**Extrait du document:**

--- --- ---

Me revoici après quelques semaines de congé, la meilleure de toutes les thérapies. Je suis même allé visiter Toronto, question de vivre par le fait même un deuxième déconfinement et de pouvoir constater que c’est partout un peu pareil finalement. En effet, le début de l’après-Covid est enfin arrivé même si le spectre du virus maudit plane toujours. Il y a ceux qui sont clairement passés à autre chose, ceux qui pensent encore être au coeur de la pandémie, ceux qui nient ce qui s’est abattu sur nous, ceux qui pansent leurs plaies, ceux qui désirent plus que jamais rattraper le temps perdu, etc. Tout le monde a sa petite idée et sa propre réaction, c’est bien correct ainsi. Personne ne détient la vérité absolue anyway, n’est-ce pas, humble lecteur? Dis-moi que tu ne fais pas partie de ceux qui pensent SACHOIR plus que les autre, stp!

--- --- ---

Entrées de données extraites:

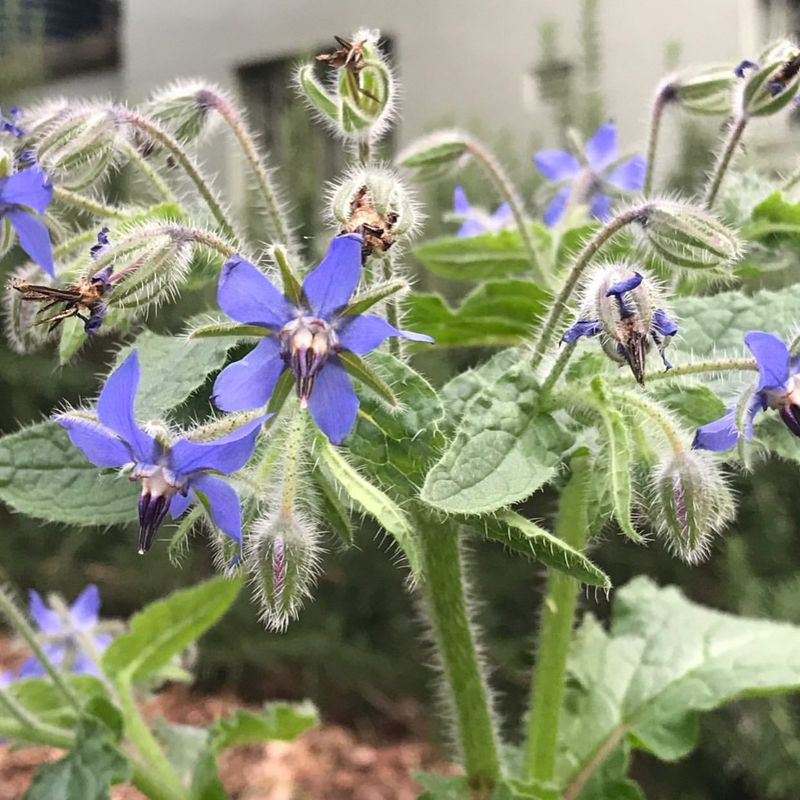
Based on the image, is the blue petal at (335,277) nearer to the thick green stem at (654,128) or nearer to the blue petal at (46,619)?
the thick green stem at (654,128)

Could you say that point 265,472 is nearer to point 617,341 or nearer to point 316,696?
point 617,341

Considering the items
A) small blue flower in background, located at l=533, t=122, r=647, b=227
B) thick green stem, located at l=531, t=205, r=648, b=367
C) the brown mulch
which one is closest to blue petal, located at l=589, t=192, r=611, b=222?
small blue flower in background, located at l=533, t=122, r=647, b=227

--- --- ---

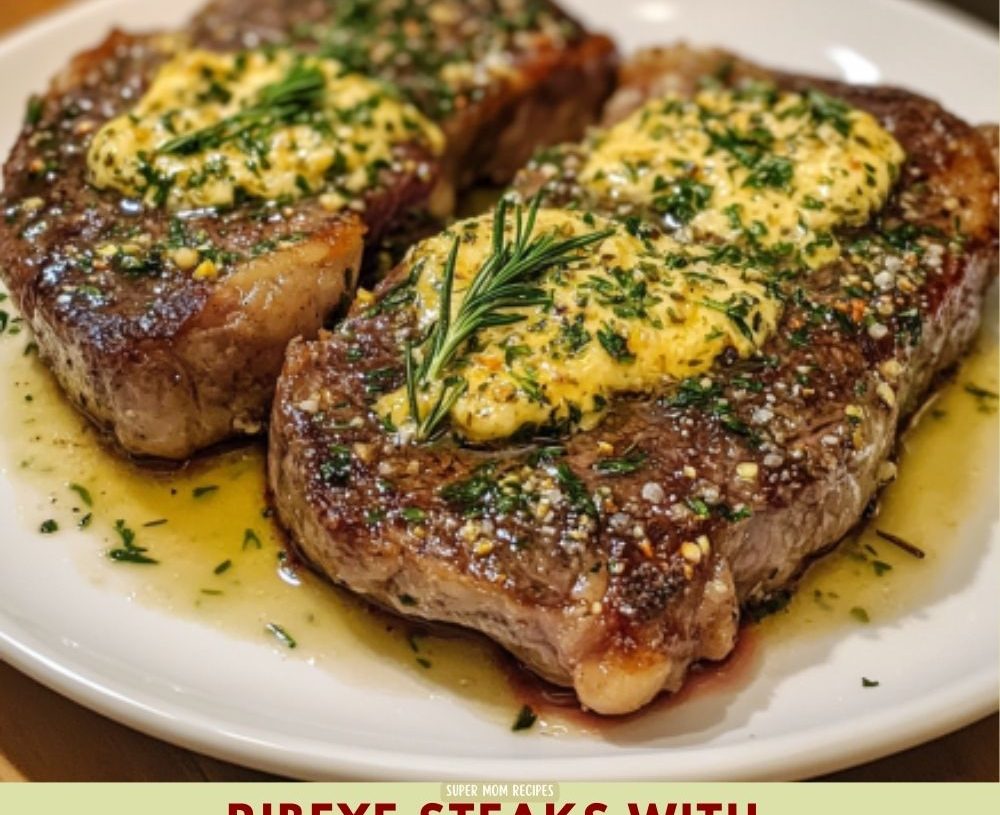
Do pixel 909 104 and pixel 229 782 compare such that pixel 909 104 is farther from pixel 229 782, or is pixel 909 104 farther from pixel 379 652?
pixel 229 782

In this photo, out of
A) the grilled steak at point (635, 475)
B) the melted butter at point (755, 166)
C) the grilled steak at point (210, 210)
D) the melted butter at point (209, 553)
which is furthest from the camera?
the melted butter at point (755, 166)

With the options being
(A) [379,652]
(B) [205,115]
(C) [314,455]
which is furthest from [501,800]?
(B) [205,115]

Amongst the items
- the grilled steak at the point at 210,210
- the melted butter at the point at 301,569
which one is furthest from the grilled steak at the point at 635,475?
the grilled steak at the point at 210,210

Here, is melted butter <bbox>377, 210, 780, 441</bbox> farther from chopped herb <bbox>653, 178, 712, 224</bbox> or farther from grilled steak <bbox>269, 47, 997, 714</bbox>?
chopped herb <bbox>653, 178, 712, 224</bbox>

--- --- ---

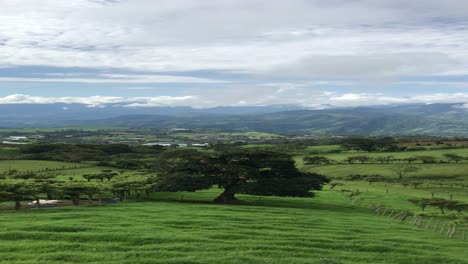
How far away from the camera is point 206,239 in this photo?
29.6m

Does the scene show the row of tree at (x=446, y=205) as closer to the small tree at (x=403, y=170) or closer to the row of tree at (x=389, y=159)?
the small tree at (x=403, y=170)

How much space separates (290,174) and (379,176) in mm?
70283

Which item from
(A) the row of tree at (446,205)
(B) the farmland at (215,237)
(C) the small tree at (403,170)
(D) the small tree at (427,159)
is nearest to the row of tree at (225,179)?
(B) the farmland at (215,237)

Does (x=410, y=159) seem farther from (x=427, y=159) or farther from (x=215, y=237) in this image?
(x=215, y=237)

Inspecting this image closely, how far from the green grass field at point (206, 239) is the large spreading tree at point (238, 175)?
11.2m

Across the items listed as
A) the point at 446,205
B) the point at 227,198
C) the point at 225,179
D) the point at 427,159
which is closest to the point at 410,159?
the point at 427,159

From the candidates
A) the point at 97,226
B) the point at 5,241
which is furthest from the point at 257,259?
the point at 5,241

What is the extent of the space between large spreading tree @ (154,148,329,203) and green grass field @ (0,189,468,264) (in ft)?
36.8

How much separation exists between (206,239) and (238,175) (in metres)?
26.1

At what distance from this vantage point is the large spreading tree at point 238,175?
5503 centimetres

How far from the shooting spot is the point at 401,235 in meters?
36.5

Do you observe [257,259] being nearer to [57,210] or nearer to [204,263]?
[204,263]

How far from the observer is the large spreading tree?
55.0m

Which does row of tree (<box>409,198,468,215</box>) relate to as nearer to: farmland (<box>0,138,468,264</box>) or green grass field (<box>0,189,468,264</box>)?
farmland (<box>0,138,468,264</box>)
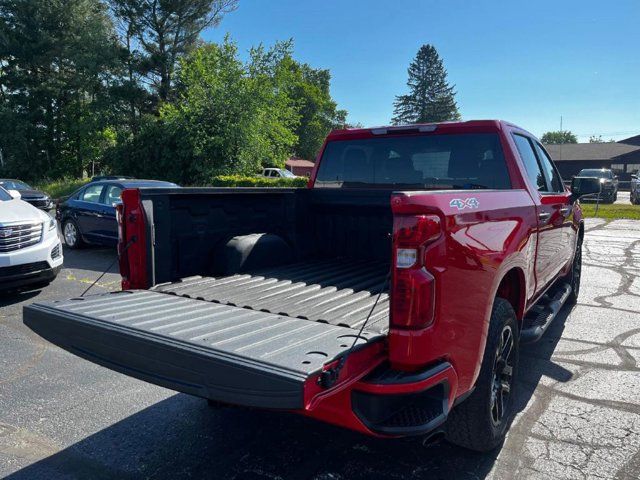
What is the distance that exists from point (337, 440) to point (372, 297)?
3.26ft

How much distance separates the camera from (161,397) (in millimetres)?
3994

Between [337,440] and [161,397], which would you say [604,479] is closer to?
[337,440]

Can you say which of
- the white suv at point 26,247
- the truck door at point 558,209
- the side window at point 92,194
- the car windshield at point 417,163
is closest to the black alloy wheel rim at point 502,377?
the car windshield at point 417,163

--- --- ---

**Énoncé de l'exercice:** Pouvez-vous reproduire mot pour mot, dans le texte sur l'après-Covid, le passage allant de « Me revoici après » jusqu'à « les autre, stp! » inclus ?

**Corrigé de l'exercice:**
Me revoici après quelques semaines de congé, la meilleure de toutes les thérapies. Je suis même allé visiter Toronto, question de vivre par le fait même un deuxième déconfinement et de pouvoir constater que c’est partout un peu pareil finalement. En effet, le début de l’après-Covid est enfin arrivé même si le spectre du virus maudit plane toujours. Il y a ceux qui sont clairement passés à autre chose, ceux qui pensent encore être au coeur de la pandémie, ceux qui nient ce qui s’est abattu sur nous, ceux qui pansent leurs plaies, ceux qui désirent plus que jamais rattraper le temps perdu, etc. Tout le monde a sa petite idée et sa propre réaction, c’est bien correct ainsi. Personne ne détient la vérité absolue anyway, n’est-ce pas, humble lecteur? Dis-moi que tu ne fais pas partie de ceux qui pensent SACHOIR plus que les autre, stp!